YOUR GOAL => Start at the line below containing "View to Mt Jefferson" and stop at the line containing "Italy, Liguria, Colla". Repeat every line of that stretch exactly, and nothing outside it.

-------- RECORD EXCERPTS

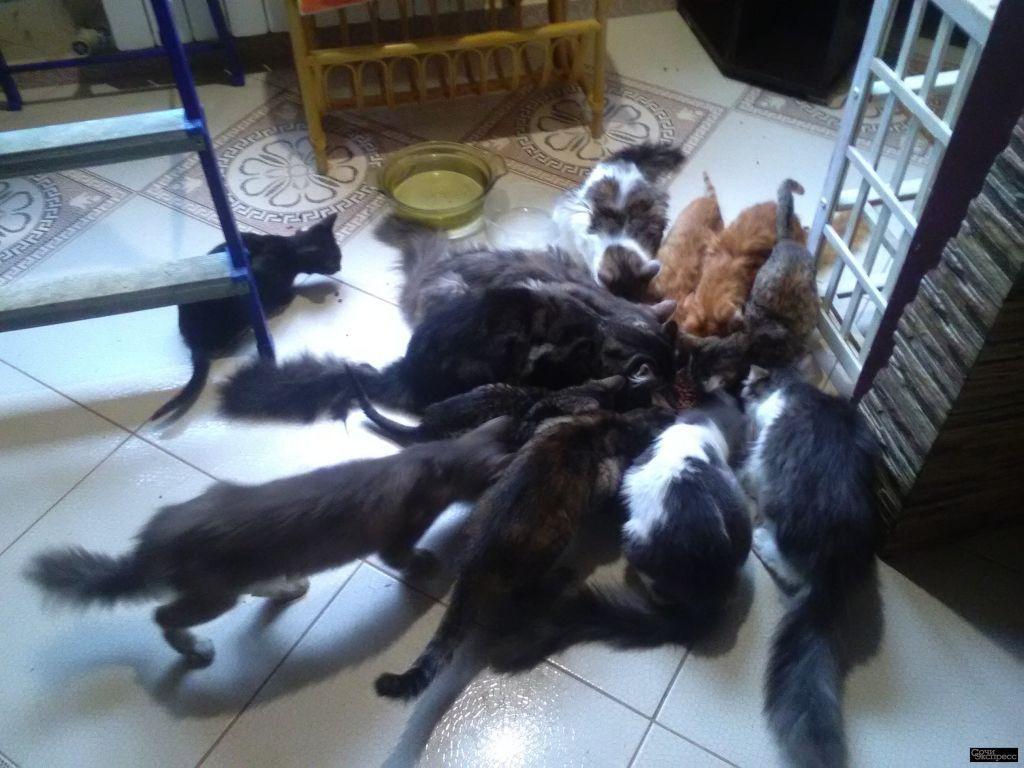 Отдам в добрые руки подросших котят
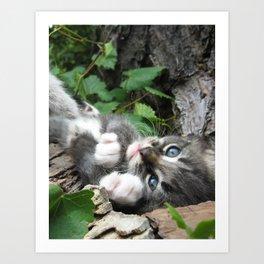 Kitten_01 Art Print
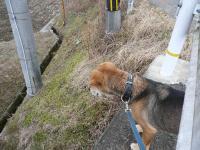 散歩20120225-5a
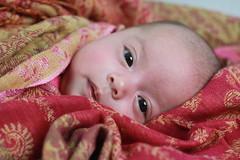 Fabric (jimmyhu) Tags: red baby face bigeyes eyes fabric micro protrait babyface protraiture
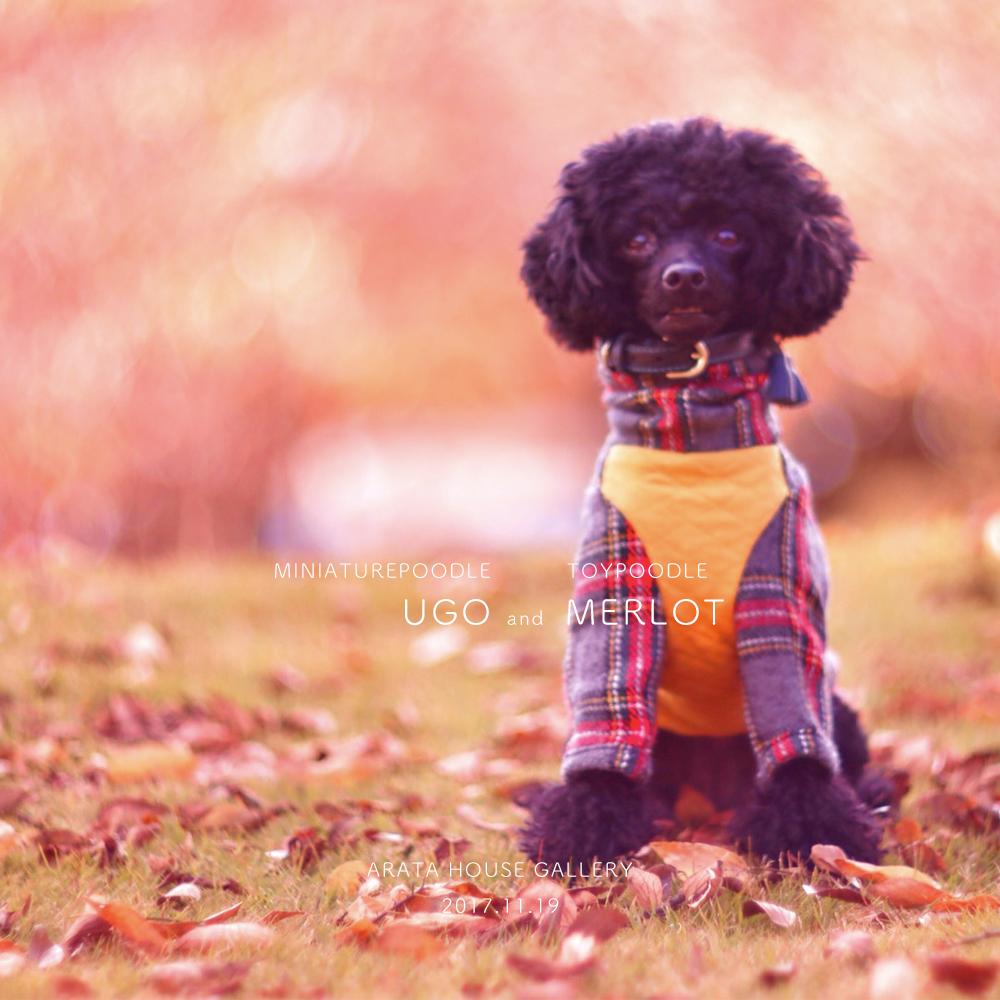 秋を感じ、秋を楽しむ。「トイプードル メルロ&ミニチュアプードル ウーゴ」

----------------
-------- RECORD EXCERPTS

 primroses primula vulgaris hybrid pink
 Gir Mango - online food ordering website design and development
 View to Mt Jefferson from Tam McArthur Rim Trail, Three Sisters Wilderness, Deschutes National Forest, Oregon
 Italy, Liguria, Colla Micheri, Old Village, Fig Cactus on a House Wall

----------------

SOLUTION =>
 View to Mt Jefferson from Tam McArthur Rim Trail, Three Sisters Wilderness, Deschutes National Forest, Oregon
 Italy, Liguria, Colla Micheri, Old Village, Fig Cactus on a House Wall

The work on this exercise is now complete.